### WORK ORDER
Please retype the listing below, matching every line exactly.

━━ LISTED ENTRIES ━━

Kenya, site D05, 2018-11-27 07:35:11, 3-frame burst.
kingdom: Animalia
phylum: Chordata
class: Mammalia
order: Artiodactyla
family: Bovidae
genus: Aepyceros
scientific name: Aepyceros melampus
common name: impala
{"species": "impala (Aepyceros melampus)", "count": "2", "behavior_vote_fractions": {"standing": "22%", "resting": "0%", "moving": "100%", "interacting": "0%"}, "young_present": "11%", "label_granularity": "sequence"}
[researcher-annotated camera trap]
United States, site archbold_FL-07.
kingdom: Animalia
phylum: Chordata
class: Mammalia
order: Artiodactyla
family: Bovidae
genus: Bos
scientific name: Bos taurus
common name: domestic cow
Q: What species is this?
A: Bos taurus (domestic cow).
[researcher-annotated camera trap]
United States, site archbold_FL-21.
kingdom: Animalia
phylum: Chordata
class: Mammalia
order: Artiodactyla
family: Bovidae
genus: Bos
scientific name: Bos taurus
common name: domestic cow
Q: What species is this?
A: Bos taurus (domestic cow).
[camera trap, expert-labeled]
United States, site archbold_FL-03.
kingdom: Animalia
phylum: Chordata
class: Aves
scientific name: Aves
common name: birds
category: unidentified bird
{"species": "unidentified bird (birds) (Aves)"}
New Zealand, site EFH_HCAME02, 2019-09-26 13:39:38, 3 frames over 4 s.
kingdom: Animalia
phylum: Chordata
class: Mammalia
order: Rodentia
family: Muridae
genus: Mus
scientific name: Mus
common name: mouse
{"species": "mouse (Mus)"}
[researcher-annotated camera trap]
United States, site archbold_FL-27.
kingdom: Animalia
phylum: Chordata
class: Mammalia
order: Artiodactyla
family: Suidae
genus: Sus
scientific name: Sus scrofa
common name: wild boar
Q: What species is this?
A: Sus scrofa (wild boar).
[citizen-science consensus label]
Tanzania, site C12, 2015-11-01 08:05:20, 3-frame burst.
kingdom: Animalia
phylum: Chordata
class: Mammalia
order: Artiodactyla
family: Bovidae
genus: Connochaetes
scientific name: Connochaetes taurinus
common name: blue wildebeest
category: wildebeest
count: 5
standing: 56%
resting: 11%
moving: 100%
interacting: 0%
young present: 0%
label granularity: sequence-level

━━━

### EXERCISE ANSWER
Kenya, site D05, 2018-11-27 07:35:11, 3-frame burst.
kingdom: Animalia
phylum: Chordata
class: Mammalia
order: Artiodactyla
family: Bovidae
genus: Aepyceros
scientific name: Aepyceros melampus
common name: impala
{"species": "impala (Aepyceros melampus)", "count": "2", "behavior_vote_fractions": {"standing": "22%", "resting": "0%", "moving": "100%", "interacting": "0%"}, "young_present": "11%", "label_granularity": "sequence"}
[researcher-annotated camera trap]
United States, site archbold_FL-07.
kingdom: Animalia
phylum: Chordata
class: Mammalia
order: Artiodactyla
family: Bovidae
genus: Bos
scientific name: Bos taurus
common name: domestic cow
Q: What species is this?
A: Bos taurus (domestic cow).
[researcher-annotated camera trap]
United States, site archbold_FL-21.
kingdom: Animalia
phylum: Chordata
class: Mammalia
order: Artiodactyla
family: Bovidae
genus: Bos
scientific name: Bos taurus
common name: domestic cow
Q: What species is this?
A: Bos taurus (domestic cow).
[camera trap, expert-labeled]
United States, site archbold_FL-03.
kingdom: Animalia
phylum: Chordata
class: Aves
scientific name: Aves
common name: birds
category: unidentified bird
{"species": "unidentified bird (birds) (Aves)"}
New Zealand, site EFH_HCAME02, 2019-09-26 13:39:38, 3 frames over 4 s.
kingdom: Animalia
phylum: Chordata
class: Mammalia
order: Rodentia
family: Muridae
genus: Mus
scientific name: Mus
common name: mouse
{"species": "mouse (Mus)"}
[researcher-annotated camera trap]
United States, site archbold_FL-27.
kingdom: Animalia
phylum: Chordata
class: Mammalia
order: Artiodactyla
family: Suidae
genus: Sus
scientific name: Sus scrofa
common name: wild boar
Q: What species is this?
A: Sus scrofa (wild boar).
[citizen-science consensus label]
Tanzania, site C12, 2015-11-01 08:05:20, 3-frame burst.
kingdom: Animalia
phylum: Chordata
class: Mammalia
order: Artiodactyla
family: Bovidae
genus: Connochaetes
scientific name: Connochaetes taurinus
common name: blue wildebeest
category: wildebeest
count: 5
standing: 56%
resting: 11%
moving: 100%
interacting: 0%
young present: 0%
label granularity: sequence-level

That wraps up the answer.